RWE npower renewables’ Gwynt y Môr Project Director, Toby Edmonds said: “The Friedrich Ernestine is a hugely impressive vessel which will become a regular visitor to both the River Mersey and the north Wales coast for its first operational duties at Gwynt y Mor.
“The Friedrich Ernestine will install wind turbine foundations, carrying three sets of components consisting of a monopile and transition piece on each trip in and out of our base harbour port facility in Birkenhead.
“She will work alongside the heavy lift vessel, Stanislav Yudin, currently installing wind turbine foundations more than eight miles off the north Wales coast.
“For the time being she’s going into a dry dock at Cammell Laird for final fit out (with sea fastening and grillages) before undertaking further sea-trials.”
The €100m EURO vessel has been designed and built in both South Korea and Europe and represents a significant investment into the offshore renewables sector.
The Friedrich Ernestine is one of two vessels built by RWE Innogy.
Its sister vessel, Victoria Mathias, is working on RWE’s other major European offshore wind project, “Nordsee Ost” around 30 kilometres north of the island of Heligoland, Germany.
Both vessels have been fitted with state of the art technology. A satellite-controlled navigation system will position the vessel precisely at centimetre accuracy for the construction works at sea.
It has extendible steel beams that fix it securely to the seabed, and a crane with 1,000 tons of lifting capacity. At the offshore construction site, the vessel turns into a jack-up rig, from which foundations and wind turbines can be installed.
The final fit out for Friedrich Ernestine will be completed at Cammell Laird.
Cammell Laird Managing Director Linton Roberts said: “The arrival of this new generation vessel marks a significant moment for Cammell Laird showcasing our ability to work at the forefront of the wind energy sector. Working in partnership with the RWE on site team, the vessel will on arrival undergo works at the yard to mobilise her with project specific equipment to start her extremely important work in the Irish Sea.

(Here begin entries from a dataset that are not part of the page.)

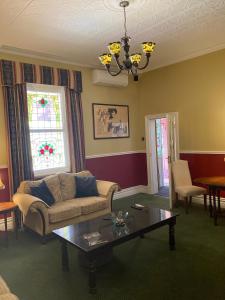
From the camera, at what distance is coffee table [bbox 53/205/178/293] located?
237 cm

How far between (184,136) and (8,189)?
3584 millimetres

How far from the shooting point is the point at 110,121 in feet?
18.5

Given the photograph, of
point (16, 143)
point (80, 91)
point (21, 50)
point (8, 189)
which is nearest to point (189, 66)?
point (80, 91)

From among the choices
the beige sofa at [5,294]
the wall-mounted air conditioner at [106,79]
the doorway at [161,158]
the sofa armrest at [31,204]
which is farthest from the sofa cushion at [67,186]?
the doorway at [161,158]

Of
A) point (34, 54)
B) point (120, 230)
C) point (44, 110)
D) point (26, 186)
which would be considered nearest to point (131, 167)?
point (44, 110)

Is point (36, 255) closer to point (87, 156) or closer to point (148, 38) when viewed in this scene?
point (87, 156)

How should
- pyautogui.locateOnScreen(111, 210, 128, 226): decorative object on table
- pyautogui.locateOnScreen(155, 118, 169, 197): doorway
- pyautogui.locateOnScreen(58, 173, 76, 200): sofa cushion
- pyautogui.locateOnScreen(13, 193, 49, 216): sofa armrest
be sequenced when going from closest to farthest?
pyautogui.locateOnScreen(111, 210, 128, 226): decorative object on table, pyautogui.locateOnScreen(13, 193, 49, 216): sofa armrest, pyautogui.locateOnScreen(58, 173, 76, 200): sofa cushion, pyautogui.locateOnScreen(155, 118, 169, 197): doorway

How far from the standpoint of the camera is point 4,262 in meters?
3.04

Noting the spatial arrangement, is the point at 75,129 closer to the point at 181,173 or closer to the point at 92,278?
the point at 181,173

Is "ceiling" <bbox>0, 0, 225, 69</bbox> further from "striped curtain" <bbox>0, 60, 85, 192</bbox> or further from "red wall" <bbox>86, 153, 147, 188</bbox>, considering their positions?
"red wall" <bbox>86, 153, 147, 188</bbox>

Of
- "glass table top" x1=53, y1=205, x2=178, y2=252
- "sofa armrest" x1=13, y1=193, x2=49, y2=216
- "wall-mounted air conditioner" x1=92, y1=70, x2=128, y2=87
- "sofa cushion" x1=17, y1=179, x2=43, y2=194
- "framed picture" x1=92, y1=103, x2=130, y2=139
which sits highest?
"wall-mounted air conditioner" x1=92, y1=70, x2=128, y2=87

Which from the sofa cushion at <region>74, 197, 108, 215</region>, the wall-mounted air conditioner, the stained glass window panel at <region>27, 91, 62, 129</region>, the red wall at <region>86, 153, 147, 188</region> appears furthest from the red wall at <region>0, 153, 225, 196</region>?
the wall-mounted air conditioner

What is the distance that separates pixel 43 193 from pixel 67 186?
531 mm

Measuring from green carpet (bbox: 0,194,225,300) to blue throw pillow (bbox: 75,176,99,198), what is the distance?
1014 mm
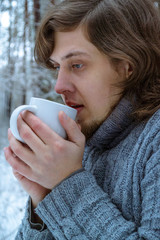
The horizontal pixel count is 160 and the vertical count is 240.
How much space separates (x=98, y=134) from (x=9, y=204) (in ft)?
3.60

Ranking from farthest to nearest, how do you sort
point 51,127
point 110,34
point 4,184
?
point 4,184 < point 110,34 < point 51,127

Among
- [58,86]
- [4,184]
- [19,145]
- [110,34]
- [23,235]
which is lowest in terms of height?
[4,184]

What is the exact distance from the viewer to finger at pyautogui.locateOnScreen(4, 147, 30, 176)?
0.69m

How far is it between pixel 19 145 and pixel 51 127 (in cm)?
11

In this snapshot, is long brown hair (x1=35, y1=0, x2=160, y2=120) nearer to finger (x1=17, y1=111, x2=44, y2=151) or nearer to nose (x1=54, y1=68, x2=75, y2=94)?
nose (x1=54, y1=68, x2=75, y2=94)

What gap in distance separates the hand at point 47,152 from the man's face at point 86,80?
0.20 m

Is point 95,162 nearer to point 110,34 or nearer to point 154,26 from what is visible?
point 110,34

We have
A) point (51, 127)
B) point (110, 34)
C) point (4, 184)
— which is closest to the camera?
point (51, 127)

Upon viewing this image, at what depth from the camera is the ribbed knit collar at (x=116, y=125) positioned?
81cm

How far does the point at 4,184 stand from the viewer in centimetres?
199

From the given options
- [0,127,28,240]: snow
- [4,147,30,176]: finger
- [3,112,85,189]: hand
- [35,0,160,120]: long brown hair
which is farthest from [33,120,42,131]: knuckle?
[0,127,28,240]: snow

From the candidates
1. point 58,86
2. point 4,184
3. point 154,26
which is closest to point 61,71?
point 58,86

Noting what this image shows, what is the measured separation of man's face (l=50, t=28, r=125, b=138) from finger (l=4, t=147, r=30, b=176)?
0.27 meters

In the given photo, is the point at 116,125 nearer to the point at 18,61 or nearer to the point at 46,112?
the point at 46,112
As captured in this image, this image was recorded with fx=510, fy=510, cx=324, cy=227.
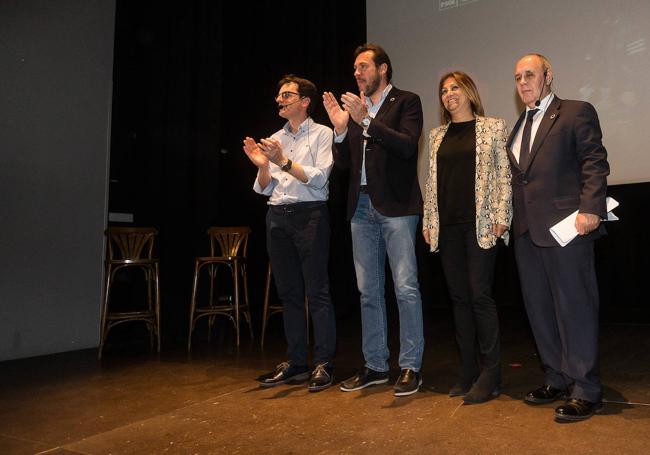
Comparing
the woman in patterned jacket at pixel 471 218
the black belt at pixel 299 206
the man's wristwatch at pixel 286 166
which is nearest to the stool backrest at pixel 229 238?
the black belt at pixel 299 206

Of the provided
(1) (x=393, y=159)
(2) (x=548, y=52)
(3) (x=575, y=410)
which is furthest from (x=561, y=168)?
(2) (x=548, y=52)

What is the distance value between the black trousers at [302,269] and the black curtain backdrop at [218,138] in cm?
176

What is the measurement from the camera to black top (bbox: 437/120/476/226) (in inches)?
81.7

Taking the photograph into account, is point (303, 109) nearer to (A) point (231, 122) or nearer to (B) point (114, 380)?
(B) point (114, 380)

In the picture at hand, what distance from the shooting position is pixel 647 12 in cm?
402

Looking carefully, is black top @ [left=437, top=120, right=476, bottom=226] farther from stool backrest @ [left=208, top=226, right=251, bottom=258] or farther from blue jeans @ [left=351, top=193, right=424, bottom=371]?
stool backrest @ [left=208, top=226, right=251, bottom=258]

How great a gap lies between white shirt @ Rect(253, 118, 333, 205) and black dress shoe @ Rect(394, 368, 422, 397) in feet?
2.86

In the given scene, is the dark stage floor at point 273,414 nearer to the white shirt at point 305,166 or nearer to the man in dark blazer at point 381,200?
the man in dark blazer at point 381,200

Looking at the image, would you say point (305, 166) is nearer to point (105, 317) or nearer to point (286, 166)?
point (286, 166)

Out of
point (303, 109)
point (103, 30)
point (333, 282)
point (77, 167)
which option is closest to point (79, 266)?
point (77, 167)

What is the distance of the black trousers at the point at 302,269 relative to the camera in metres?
2.37

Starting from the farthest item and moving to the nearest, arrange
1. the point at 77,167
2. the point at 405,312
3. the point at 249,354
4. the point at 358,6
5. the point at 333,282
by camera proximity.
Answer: the point at 358,6 → the point at 333,282 → the point at 77,167 → the point at 249,354 → the point at 405,312

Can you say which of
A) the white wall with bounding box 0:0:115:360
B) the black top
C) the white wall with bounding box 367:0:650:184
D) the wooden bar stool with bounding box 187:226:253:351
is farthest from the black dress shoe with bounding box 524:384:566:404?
the white wall with bounding box 0:0:115:360

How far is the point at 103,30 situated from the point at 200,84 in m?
0.83
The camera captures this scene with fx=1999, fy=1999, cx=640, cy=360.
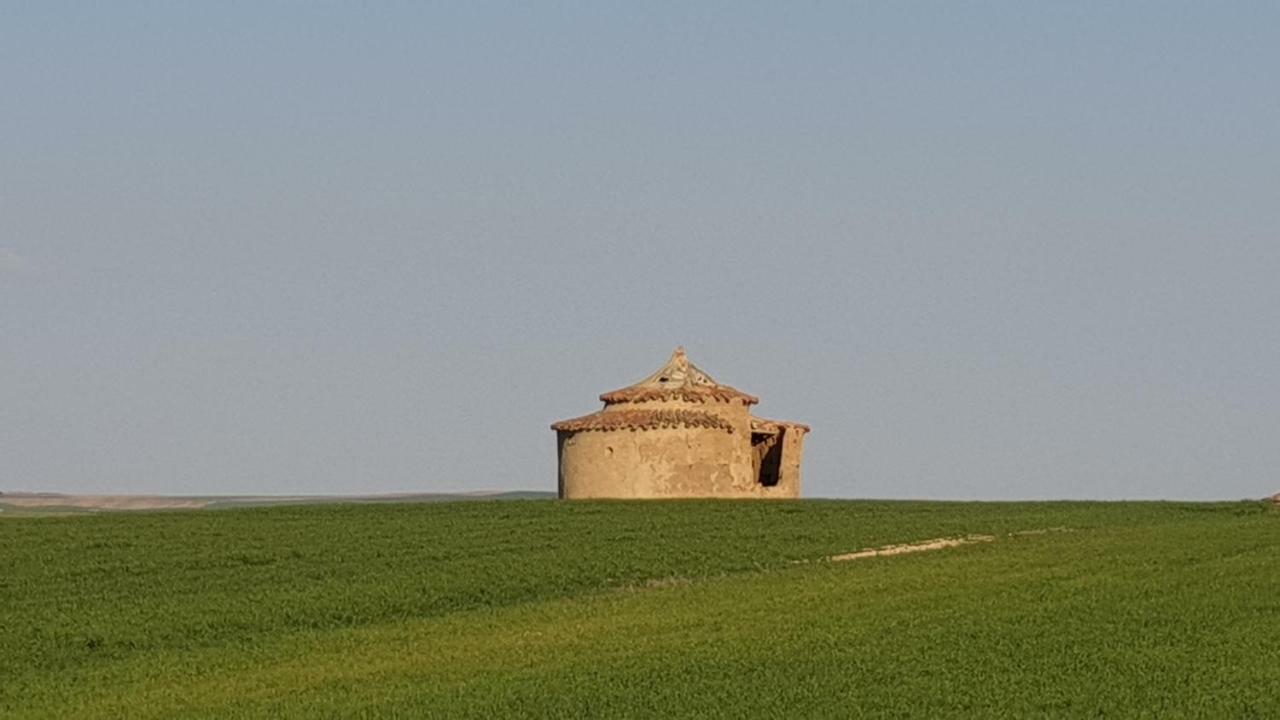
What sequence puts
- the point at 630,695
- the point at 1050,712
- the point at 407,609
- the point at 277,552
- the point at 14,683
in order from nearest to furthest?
the point at 1050,712
the point at 630,695
the point at 14,683
the point at 407,609
the point at 277,552

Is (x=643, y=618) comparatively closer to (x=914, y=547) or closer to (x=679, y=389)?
(x=914, y=547)

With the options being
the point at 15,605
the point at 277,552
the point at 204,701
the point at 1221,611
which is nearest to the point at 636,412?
the point at 277,552

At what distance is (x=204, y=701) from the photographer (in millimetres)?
20984

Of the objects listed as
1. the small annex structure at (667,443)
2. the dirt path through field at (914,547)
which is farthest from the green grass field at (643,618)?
the small annex structure at (667,443)

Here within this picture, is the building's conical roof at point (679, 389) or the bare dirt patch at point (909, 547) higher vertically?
the building's conical roof at point (679, 389)

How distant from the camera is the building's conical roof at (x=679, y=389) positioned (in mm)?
55094

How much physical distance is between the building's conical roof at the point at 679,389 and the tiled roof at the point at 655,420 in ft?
1.95

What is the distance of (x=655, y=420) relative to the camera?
53.9 m

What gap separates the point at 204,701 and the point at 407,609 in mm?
9481

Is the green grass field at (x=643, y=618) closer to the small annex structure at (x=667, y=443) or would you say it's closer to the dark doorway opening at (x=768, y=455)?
the small annex structure at (x=667, y=443)

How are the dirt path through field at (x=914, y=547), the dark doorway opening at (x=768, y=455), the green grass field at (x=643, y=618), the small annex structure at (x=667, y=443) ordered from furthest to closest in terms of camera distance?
the dark doorway opening at (x=768, y=455) < the small annex structure at (x=667, y=443) < the dirt path through field at (x=914, y=547) < the green grass field at (x=643, y=618)

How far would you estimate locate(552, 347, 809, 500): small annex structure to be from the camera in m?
53.8

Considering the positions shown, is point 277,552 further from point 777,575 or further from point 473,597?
point 777,575

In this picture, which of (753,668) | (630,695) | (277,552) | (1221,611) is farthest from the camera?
(277,552)
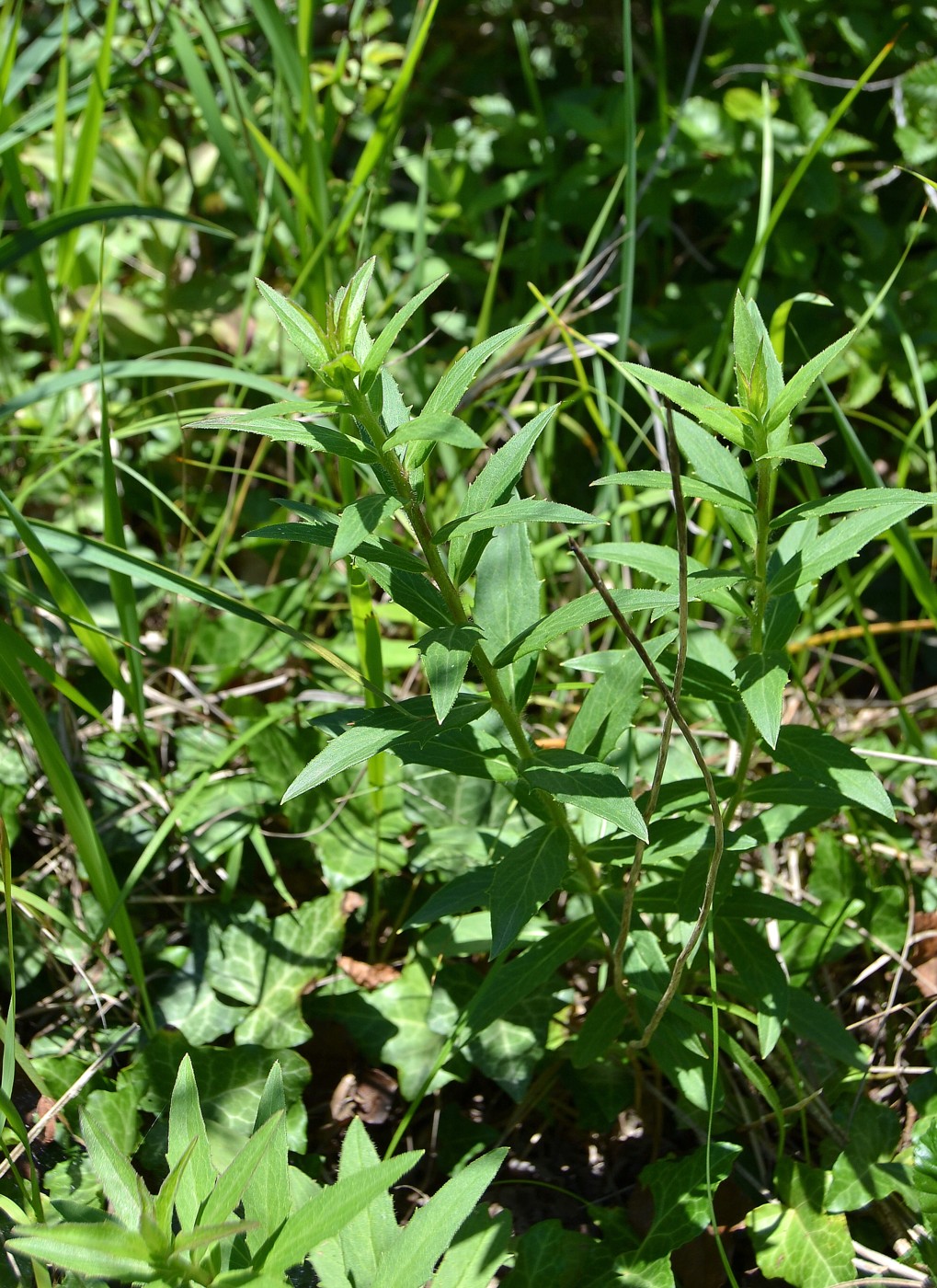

“This work is part of a much broader project to support the construction and longer term operation of the Gwynt y Môr wind farm, throughout its lifespan of at least 25 years. The contract enforces our strong commitment to the renewables market and our desire to undertake complex and demanding projects.
“Cammell Laird is now in a robust position to take a leading role in Britain’s wind energy revolution. We have a unique blend of first class infrastructure, skills, land and location. Furthermore, we have invested heavily in our facilities to support the assembly, storage and mobilisation of all the components required for the installation of a windfarm.”